Exercise passage:
Fewer New Pounds in Pregnancy Best for Obese Moms

ByABC News
June 2, 2009, 6:02 PM

June 3 -- TUESDAY, June 2 (HealthDay News) -- In a study that reinforces recent changes in pregnancy weight gain recommendations, obese women who gained little or no weight while pregnant had better outcomes than obese women who gained more.

Just last week, experts at the U.S. Institute of Medicine and the National Research Council updated their gestational weight gain guidelines to urge that obese women gain only 11 to 20 pounds during pregnancy -- down from a minimum weight gain of 15 pounds that had been recommended in 1990.

In the new study, published in the June issue of the Journal of the National Medical Association, researchers divided 232 obese women, all with a body mass index greater than 30, into two groups. One group was given standard advice: to "eat to appetite." The other group was given nutritional counseling, told to keep a food diary and placed on a diet that limited calories to between 2,000 and 3,500 a day, depending on their pre-pregnancy weight.

By the end of the pregnancy, the average weight gain in the group of women who stuck to their normal diets was 31 pounds. The average weight gain for women in the calorie-restriction group was 11 pounds. Twenty-three extremely obese women actually lost weight during their pregnancy.

The results seem to support less, not more, weight gain during pregnancy. Women in the calorie-restricted group had fewer C-sections and lower rates of gestational diabetes and hypertension and had retained less weight six weeks after delivery.

Fewer women in the calorie-restricted group delivered newborns weighing more than 10 pounds, which can make deliveries risky for both mother and child. There were no growth-restricted babies in either group.

"Women who are obese when beginning a pregnancy are, by definition, unhealthy," noted Dr. Yvonne Thornton, a clinical professor of obstetrics and gynecology at New York Medical College and the study's lead author. "To say that they should gain even more weight is counterintuitive, and our study bears that out."

Parts of the exercise:
1. From the pregnancy weight gain article, output the passage starting with "Fewer New Pounds" and going on through "who gained more.".
2. In the pregnancy weight gain article, what was the average weight gain for women in the calorie-restriction group?
3. Rewrite the paragraph of the pregnancy weight gain article that begins "In the new study, published" as a short list, keeping its main facts.
The records are material separate from the article above.

Data records
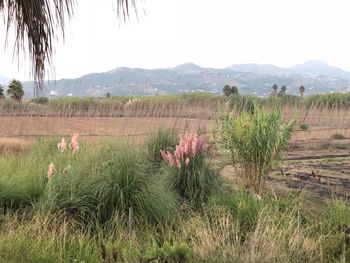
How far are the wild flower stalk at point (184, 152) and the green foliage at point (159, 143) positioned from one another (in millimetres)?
888

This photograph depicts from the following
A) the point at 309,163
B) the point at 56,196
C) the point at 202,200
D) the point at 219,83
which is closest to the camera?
the point at 56,196

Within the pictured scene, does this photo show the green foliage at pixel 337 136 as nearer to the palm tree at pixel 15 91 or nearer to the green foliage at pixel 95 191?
the green foliage at pixel 95 191

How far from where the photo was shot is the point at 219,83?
8831 cm

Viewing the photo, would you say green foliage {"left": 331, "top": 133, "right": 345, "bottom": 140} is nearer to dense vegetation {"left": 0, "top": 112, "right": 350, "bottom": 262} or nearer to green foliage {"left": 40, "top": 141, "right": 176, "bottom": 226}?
dense vegetation {"left": 0, "top": 112, "right": 350, "bottom": 262}

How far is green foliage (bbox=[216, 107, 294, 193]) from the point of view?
7.19m

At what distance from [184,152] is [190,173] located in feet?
0.95

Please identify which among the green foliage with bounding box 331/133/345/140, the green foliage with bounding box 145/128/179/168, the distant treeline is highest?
the green foliage with bounding box 145/128/179/168

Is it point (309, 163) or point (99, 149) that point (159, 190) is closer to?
point (99, 149)

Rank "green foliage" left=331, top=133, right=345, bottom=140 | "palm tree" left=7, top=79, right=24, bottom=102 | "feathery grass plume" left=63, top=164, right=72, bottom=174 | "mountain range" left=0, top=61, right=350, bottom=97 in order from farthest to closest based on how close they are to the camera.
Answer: "palm tree" left=7, top=79, right=24, bottom=102 → "green foliage" left=331, top=133, right=345, bottom=140 → "mountain range" left=0, top=61, right=350, bottom=97 → "feathery grass plume" left=63, top=164, right=72, bottom=174

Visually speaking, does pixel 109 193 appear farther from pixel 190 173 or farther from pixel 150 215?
pixel 190 173

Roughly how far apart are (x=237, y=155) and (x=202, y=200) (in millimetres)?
1414

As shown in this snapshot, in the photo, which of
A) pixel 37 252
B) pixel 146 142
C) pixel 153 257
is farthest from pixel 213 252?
pixel 146 142

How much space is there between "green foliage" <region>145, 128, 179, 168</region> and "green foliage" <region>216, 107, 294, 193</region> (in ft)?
3.08

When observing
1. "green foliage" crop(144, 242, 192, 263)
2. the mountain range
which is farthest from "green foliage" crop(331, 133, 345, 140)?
"green foliage" crop(144, 242, 192, 263)
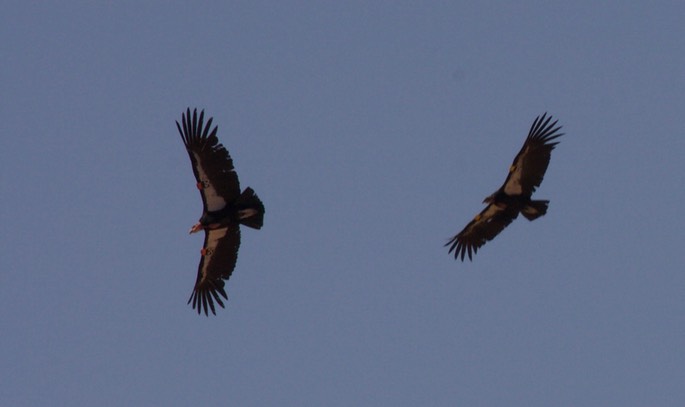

Responses to the tasks:
1.
Fewer New Pounds in Pregnancy Best for Obese Moms

ByABC News
June 2, 2009, 6:02 PM

June 3 -- TUESDAY, June 2 (HealthDay News) -- In a study that reinforces recent changes in pregnancy weight gain recommendations, obese women who gained little or no weight while pregnant had better outcomes than obese women who gained more.

2. 11 pounds

3.
- Published in the June issue of the Journal of the National Medical Association
- 232 obese women, all with a body mass index above 30, split into two groups
- One group got standard advice to "eat to appetite"
- The other group got nutritional counseling, kept a food diary and followed a diet of 2,000 to 3,500 calories a day, depending on pre-pregnancy weight